* **WHAT TO WORK ON**:
Swap every "camera" in the material below for "lens" and leave everything else unchanged. Omit the pictures from your output.

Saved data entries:
- - - - -
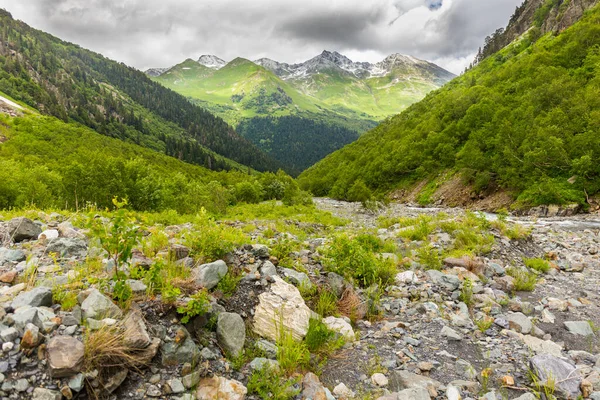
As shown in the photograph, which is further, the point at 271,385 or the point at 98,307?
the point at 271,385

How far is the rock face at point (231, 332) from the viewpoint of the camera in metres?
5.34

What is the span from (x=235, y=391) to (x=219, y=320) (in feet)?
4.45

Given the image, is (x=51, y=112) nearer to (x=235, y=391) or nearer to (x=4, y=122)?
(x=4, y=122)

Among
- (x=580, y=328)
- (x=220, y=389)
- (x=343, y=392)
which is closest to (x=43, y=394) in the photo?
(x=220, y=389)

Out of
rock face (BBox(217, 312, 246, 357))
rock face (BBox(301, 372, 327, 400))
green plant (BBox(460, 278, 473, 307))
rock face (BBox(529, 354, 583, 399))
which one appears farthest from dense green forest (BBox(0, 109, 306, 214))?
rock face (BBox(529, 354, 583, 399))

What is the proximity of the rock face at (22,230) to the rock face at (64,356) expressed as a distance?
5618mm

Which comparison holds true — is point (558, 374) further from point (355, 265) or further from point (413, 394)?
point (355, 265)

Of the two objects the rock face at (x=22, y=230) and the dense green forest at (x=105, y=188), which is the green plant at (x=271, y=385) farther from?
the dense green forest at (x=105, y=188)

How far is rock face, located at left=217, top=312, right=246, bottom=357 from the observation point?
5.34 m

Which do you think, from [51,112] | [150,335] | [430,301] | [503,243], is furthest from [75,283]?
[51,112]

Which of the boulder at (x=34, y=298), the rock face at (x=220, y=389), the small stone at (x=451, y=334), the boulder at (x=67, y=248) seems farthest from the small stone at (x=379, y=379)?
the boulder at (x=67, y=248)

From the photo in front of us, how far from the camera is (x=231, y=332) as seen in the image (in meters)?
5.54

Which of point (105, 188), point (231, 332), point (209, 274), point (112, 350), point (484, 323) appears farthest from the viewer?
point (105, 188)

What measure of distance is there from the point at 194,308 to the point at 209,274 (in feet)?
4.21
- - - - -
* **RESPONSE**:
As shown in the photograph, which is further, the point at 271,385 or the point at 98,307?
the point at 271,385

How far is the rock face at point (231, 332) from the viewpoint of the lens in metres?
5.34

What is the span from (x=235, y=391) to (x=219, y=320) (in feet)?
4.45

Given the image, is (x=51, y=112) nearer to (x=235, y=391) or nearer to (x=4, y=122)?
(x=4, y=122)

Among
- (x=580, y=328)
- (x=220, y=389)
- (x=343, y=392)
which is closest to (x=43, y=394) in the photo?
(x=220, y=389)

Out of
rock face (BBox(217, 312, 246, 357))
rock face (BBox(301, 372, 327, 400))
green plant (BBox(460, 278, 473, 307))
rock face (BBox(529, 354, 583, 399))
which one appears farthest from dense green forest (BBox(0, 109, 306, 214))?
rock face (BBox(529, 354, 583, 399))

What is the proximity of the rock face at (22,230) to the rock face at (64,356) expressed as a distance?
5618mm

Which comparison holds true — is point (558, 374) further from point (355, 265) or further from point (413, 394)?
point (355, 265)

Of the two objects the rock face at (x=22, y=230) and the dense green forest at (x=105, y=188), which is the green plant at (x=271, y=385) farther from?
the dense green forest at (x=105, y=188)

How far is rock face, located at left=217, top=312, right=246, bottom=357 from the observation point?
5.34 m

Which do you think, from [51,112] | [150,335] | [430,301] | [503,243], is furthest from [75,283]?
[51,112]

Which of the boulder at (x=34, y=298), the rock face at (x=220, y=389), the small stone at (x=451, y=334), the boulder at (x=67, y=248) seems farthest from the small stone at (x=379, y=379)?
the boulder at (x=67, y=248)

From the photo in front of us, how far from the lens is (x=231, y=332) as seen in the image (in meters)?
5.54

Which of point (105, 188), point (231, 332), point (209, 274), point (112, 350), point (484, 323) appears farthest from the viewer?
point (105, 188)

What measure of distance is there from the point at 194,308 to the point at 209,274 (in feet)?
4.21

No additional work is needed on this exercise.